* **WRITTEN TASK**:
A verbatim copy of the records is required, with all pictures left out.

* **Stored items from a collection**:
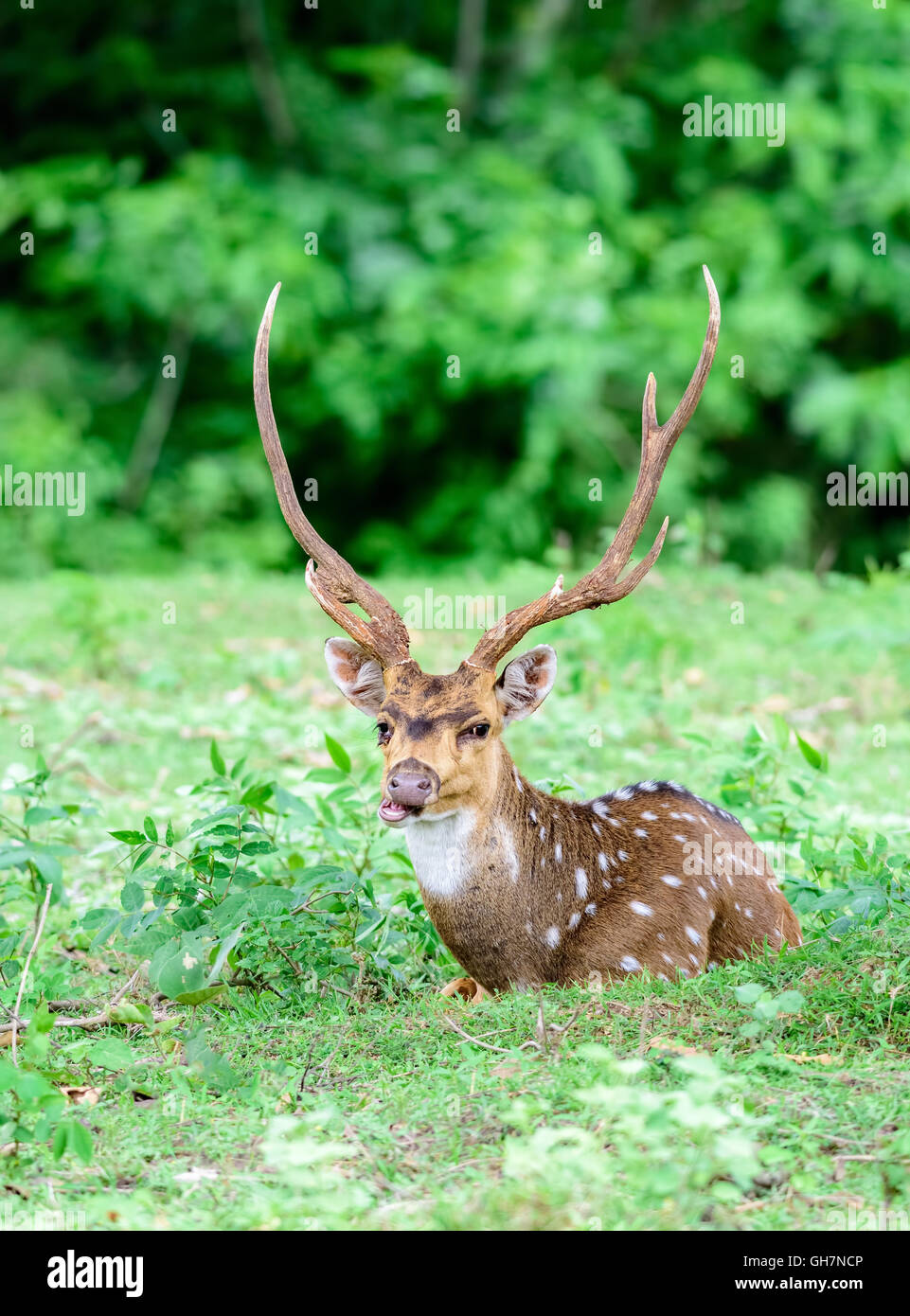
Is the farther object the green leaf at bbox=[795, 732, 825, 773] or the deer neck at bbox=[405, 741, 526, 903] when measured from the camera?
the green leaf at bbox=[795, 732, 825, 773]

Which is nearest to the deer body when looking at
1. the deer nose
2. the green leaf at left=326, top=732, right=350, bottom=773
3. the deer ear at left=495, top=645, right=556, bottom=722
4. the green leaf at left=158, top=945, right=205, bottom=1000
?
the deer ear at left=495, top=645, right=556, bottom=722

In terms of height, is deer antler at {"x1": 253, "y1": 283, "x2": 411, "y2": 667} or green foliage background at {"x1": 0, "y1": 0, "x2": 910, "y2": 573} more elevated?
green foliage background at {"x1": 0, "y1": 0, "x2": 910, "y2": 573}

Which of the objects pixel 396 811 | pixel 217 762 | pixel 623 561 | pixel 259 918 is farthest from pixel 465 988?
pixel 623 561

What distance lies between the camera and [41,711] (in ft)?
24.0

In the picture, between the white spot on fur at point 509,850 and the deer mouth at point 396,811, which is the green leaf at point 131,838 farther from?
the white spot on fur at point 509,850

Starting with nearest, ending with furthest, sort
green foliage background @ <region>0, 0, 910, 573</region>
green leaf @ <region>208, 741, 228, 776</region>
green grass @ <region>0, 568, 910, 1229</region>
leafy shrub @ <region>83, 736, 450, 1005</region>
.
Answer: green grass @ <region>0, 568, 910, 1229</region> < leafy shrub @ <region>83, 736, 450, 1005</region> < green leaf @ <region>208, 741, 228, 776</region> < green foliage background @ <region>0, 0, 910, 573</region>

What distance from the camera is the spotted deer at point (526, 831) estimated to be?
399 centimetres

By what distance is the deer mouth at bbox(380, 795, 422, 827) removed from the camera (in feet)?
12.2

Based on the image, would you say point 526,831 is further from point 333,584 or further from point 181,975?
point 181,975

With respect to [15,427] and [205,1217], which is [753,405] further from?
[205,1217]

* **SOLUTION TO THIS PROBLEM**:
Is the farther object the green leaf at bbox=[795, 732, 825, 773] or the deer neck at bbox=[405, 741, 526, 903] when measured from the camera?
the green leaf at bbox=[795, 732, 825, 773]

Which is nearest to the deer body when looking at
1. the deer nose
2. the green leaf at left=326, top=732, right=350, bottom=773
3. the deer ear at left=495, top=645, right=556, bottom=722
4. the green leaf at left=158, top=945, right=205, bottom=1000
?
the deer ear at left=495, top=645, right=556, bottom=722

In terms of height, is deer antler at {"x1": 253, "y1": 283, "x2": 411, "y2": 667} or green foliage background at {"x1": 0, "y1": 0, "x2": 910, "y2": 573} more elevated?
green foliage background at {"x1": 0, "y1": 0, "x2": 910, "y2": 573}

Which of the objects pixel 396 811 | pixel 217 762 | pixel 623 561 | pixel 259 918 is farthest from pixel 465 988?
pixel 623 561

What distance lies between the camera and [41,711] (in ft)?
24.0

In the picture, between the white spot on fur at point 509,850 and the deer mouth at point 396,811, which is the green leaf at point 131,838 farther from?
the white spot on fur at point 509,850

Starting with nearest, ending with furthest, sort
green foliage background @ <region>0, 0, 910, 573</region>
green leaf @ <region>208, 741, 228, 776</region>
green grass @ <region>0, 568, 910, 1229</region>
leafy shrub @ <region>83, 736, 450, 1005</region>
.
Answer: green grass @ <region>0, 568, 910, 1229</region> < leafy shrub @ <region>83, 736, 450, 1005</region> < green leaf @ <region>208, 741, 228, 776</region> < green foliage background @ <region>0, 0, 910, 573</region>

What distance from the camera is the spotted deer at point (526, 831) estimated to be?
399 centimetres

By what distance is the deer mouth at bbox(380, 795, 422, 827) removed from the camera (in feet)?
12.2

Based on the image, would you say point 526,831 is further from point 333,584 or further from point 181,975?
point 181,975

With respect to [15,427] and [205,1217], which is [753,405] further from?
[205,1217]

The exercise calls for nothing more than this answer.